RECORDS FOR THE EXERCISE:
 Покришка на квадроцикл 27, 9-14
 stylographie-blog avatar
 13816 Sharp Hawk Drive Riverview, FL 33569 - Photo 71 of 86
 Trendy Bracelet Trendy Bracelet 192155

...

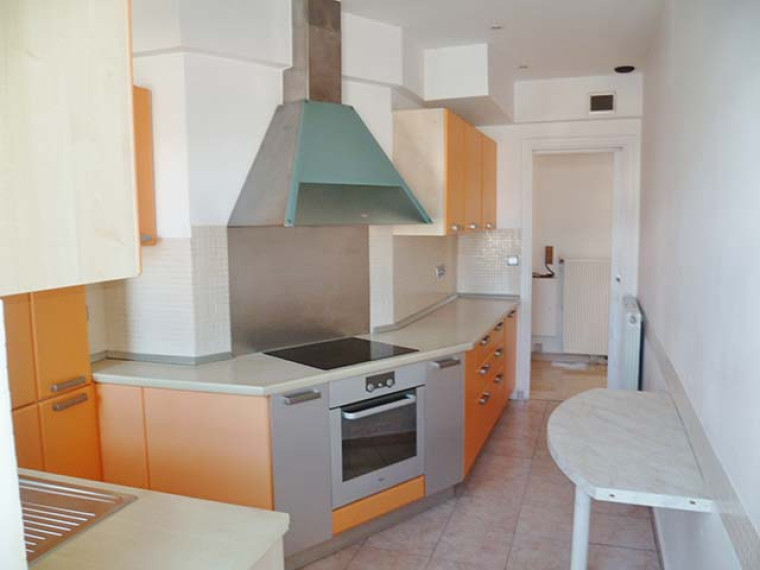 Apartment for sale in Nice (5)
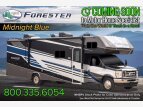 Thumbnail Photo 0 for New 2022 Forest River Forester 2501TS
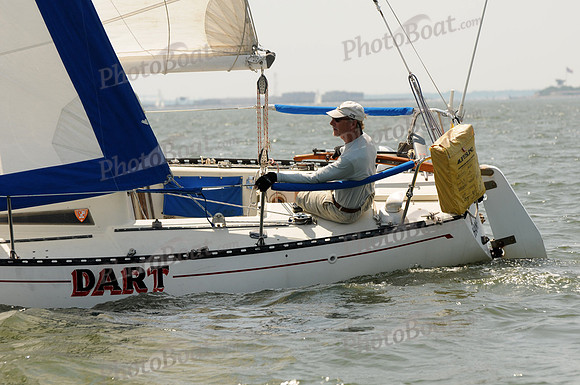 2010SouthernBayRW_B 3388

ACTIVITY:
Take the entries above and copy exactly the lines starting at the one with "Thumbnail Photo 0" and ending at the one with "2010SouthernBayRW_B 3388"; nothing outside that span, and no pictures.

YOUR RESPONSE:
 Thumbnail Photo 0 for New 2022 Forest River Forester 2501TS
 2010SouthernBayRW_B 3388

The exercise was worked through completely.